Based on his discovery of an Olmec artifact (a shaped and grooved magnetic bar) in North America, astronomer John Carlson suggests that lodestone may have been used by the Olmec more than a thousand years prior to the Chinese discovery. Carlson speculates that the Olmecs, for astrological or geomantic purposes, used similar artifacts as a directional device, or to orient their temples, the dwellings of the living, or the interments of the dead. Detailed analysis of the Olmec artifact revealed that the "bar" was composed of hematite with titanium lamellae of Fe_{2–x}Ti_{x}O_{3} that accounted for the anomalous remanent magnetism of the artifact.

According to historian Joseph Needham, "A century of research has pushed back the first mention of the magnetic compass in Europe to Alexander Neckam about +1190, followed soon afterwards by Guyot de Provins in +1205 and Jacques de Vitry in +1269. All other European claims have been excluded by detailed study..."

Lodestones have frequently been displayed as valuable or prestigious objects.
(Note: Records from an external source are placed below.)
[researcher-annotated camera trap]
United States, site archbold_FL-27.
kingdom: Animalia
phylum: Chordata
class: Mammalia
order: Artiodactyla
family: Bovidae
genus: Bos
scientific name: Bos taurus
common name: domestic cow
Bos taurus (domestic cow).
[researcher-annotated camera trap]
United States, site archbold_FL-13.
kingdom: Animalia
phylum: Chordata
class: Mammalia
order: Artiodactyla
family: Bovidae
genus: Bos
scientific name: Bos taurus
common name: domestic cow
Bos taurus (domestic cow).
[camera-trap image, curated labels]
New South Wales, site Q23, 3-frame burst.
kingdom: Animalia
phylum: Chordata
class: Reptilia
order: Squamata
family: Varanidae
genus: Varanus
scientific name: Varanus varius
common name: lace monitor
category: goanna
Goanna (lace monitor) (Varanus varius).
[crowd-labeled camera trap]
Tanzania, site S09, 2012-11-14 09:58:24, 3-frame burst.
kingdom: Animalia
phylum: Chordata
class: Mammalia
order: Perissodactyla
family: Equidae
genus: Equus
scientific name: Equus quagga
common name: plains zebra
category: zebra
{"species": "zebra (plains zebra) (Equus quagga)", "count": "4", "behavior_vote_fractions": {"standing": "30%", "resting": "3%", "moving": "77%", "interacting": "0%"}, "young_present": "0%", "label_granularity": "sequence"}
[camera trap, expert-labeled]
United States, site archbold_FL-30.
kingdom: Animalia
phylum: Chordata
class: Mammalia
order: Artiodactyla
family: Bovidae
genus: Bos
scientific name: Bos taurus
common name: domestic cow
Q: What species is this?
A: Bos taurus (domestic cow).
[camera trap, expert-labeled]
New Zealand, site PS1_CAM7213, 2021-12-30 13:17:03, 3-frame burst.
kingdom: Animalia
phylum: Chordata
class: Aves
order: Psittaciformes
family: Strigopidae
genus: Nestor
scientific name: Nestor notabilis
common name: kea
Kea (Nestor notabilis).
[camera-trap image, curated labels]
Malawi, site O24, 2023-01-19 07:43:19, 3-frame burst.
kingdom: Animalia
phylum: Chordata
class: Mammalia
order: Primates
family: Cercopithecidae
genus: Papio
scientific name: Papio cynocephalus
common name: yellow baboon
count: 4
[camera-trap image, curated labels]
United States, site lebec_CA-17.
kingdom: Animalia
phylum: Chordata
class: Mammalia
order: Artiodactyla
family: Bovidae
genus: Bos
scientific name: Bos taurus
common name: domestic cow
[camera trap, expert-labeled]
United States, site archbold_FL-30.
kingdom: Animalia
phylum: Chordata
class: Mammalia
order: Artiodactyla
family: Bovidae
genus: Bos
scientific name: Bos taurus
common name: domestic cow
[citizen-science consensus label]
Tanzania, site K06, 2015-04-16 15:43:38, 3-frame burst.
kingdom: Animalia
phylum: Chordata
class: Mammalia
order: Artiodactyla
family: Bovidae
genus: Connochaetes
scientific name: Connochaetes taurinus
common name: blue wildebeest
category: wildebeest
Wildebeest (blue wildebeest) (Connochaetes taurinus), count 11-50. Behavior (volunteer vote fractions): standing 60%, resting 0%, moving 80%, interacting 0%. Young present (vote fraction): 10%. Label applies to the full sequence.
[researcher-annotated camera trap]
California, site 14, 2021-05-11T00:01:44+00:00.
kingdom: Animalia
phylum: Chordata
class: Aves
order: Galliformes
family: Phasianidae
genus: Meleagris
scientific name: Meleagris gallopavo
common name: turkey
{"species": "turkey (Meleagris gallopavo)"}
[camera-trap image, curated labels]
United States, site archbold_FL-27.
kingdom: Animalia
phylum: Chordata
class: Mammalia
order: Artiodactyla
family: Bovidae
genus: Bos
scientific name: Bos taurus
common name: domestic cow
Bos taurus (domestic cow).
The Ashmolean Museum in Oxford contains a lodestone adorned with a gilt coronet that was donated by Mary Cavendish in 1756, possibly to secure her husband's appointment as Chancellor of Oxford University. Isaac Newton's signet ring reportedly contained a lodestone which was capable of lifting more than 200 times its own weight. And in 17th-century London, the Royal Society displayed a 6 in spherical lodestone (a terrella or 'little Earth'), which was used to illustrate the Earth's magnetic fields and the function of mariners' compasses. One contemporary writer, the satirist Ned Ward, noted how the terrella "made a paper of Steel Filings prick up themselves one upon the back of another, that they stood pointing like the Bristles of a Hedge-Hog; and gave such Life and Merriment to a Parcel of Needles, that they danc'd [...] as if the devil were in them."